The first signs were promising, as the opening track, “Pustules”, is closer to the recipe of “Ultu Ulla”. Hellish, demolishing deathcore riffs and blast beats, enriched with Mann’s appealing melodic leads, form the well-known band’s spacey paranoia. However, I was disappointed upon hearing the whole album. Unluckily for my ears, Rings of Saturn returned to their previous orientation, preferring to show off again their technical skills. Highly complex –and sometimes awkward- patterns occur almost everywhere, making the listening experience rather tiring. What bothered me most, are the intermittent, staccato riffs and blast beats that occur regularly, an annoying feature that doesn’t allow the free flow of music and restricts our amusement. Notice how these parts degrade the quality of songs like “Hypodermis Glitch”, “Bloated and Stiff” and “Tormented Consciousness” and how compositions breathe more freely when they are absent (“The Husk”).
Furthermore, Mann’s solos are overused, being the dominant element of “Gidim”. Most tracks are overloaded with lead parts, making me wish that I stopped hearing the lead guitar, even for a while. My objection doesn’t regard the quality of lead patterns, since most of them indicate high levels of composing ability and skillfulness (specifically, listen carefully the melodies in “Pustules” and “The Husk”), but their undue use throughout the album. A more selective approach would be welcomed in this respect.
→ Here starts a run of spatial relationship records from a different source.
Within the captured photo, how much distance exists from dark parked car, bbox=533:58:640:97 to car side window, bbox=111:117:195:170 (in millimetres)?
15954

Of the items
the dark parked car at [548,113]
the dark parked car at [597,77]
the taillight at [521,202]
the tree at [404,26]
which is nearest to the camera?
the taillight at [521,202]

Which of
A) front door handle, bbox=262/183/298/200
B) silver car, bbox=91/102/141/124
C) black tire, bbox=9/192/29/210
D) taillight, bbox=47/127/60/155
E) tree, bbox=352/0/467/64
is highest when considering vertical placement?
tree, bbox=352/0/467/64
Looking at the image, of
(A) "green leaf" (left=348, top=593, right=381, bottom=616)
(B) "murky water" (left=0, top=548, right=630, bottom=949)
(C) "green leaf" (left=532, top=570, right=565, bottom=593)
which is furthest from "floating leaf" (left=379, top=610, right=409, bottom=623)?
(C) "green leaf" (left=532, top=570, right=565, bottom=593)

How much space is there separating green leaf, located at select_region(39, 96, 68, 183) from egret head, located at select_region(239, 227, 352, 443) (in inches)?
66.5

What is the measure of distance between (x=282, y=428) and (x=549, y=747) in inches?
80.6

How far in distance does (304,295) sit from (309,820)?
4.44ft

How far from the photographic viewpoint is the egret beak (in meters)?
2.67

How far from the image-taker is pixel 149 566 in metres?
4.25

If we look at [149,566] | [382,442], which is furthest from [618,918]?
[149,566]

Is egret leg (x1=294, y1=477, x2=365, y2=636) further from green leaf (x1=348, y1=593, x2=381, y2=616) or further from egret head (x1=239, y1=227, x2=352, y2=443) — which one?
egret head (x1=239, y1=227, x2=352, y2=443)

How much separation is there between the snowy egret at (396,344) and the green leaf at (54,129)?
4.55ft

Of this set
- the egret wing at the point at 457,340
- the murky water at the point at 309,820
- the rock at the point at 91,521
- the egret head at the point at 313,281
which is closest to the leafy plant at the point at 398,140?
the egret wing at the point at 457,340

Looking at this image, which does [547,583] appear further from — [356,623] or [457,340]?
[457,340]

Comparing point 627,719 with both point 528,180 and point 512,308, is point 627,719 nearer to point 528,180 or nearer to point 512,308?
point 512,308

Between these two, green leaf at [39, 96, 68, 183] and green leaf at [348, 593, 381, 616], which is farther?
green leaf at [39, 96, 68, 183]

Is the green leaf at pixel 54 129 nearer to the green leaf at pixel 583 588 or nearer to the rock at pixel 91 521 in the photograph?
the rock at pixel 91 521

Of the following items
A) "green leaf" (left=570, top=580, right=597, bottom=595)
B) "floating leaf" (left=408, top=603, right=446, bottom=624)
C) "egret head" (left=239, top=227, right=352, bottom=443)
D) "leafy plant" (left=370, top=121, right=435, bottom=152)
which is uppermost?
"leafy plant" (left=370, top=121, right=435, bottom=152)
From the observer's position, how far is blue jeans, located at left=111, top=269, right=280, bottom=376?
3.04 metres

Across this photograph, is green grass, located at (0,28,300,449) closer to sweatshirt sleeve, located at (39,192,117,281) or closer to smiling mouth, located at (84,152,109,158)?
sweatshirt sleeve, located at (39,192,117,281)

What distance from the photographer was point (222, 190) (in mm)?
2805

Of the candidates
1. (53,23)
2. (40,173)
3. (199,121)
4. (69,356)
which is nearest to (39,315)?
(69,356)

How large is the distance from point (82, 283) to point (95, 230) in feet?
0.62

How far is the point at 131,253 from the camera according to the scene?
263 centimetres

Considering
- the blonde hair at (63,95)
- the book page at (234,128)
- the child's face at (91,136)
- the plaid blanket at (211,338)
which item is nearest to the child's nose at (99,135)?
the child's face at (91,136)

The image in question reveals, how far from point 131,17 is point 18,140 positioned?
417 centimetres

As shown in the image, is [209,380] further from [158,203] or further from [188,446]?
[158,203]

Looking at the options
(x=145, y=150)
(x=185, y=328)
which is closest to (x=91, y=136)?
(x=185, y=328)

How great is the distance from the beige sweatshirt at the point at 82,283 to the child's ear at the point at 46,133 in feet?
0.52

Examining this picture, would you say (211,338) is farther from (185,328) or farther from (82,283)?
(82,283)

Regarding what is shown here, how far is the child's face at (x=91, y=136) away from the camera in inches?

However, not all elements of “Gidim” are tiring or annoying. The band once again gives excellent samples of classic deathcore breakdowns: heavy, crushing and slow, they contribute to the album’s brutality. Also, some tranquil parts bring in mind the spacey feeling of the previous album (notice the majestic part towards the end of “The Husk”. I wish there were more of them!). As for Bearer, he proves that he is a decent singer for any band of the genre, interchanging constantly deep growls with screamo vocals.
Regarding production matters, the rather computerized approach is maintained. As in previous albums, sometimes you have the impression that the musical instruments are controlled automatically by a computer and not by humans. However, we have to live with that, since it’s the band’s decision.
Conclusively, I believe that Mann is really talented and skillful and collaborates with equally skillful musicians. These guys make Rings of Saturn’s expertise a rarity. However, in “Gidim” Mann wasted his talent, losing the balance he found two years ago. In “Ultu Ulla”, technical expertise was the mean to reach the ultimate goal; on the contrary, in “Gidim” it became an end in itself. The album will be worshipped be the band’s hardcore fans, who prefer the material prior to “Ultu Ulla”; as for the others, we’ll stick to “Ultu Ulla” exclusively.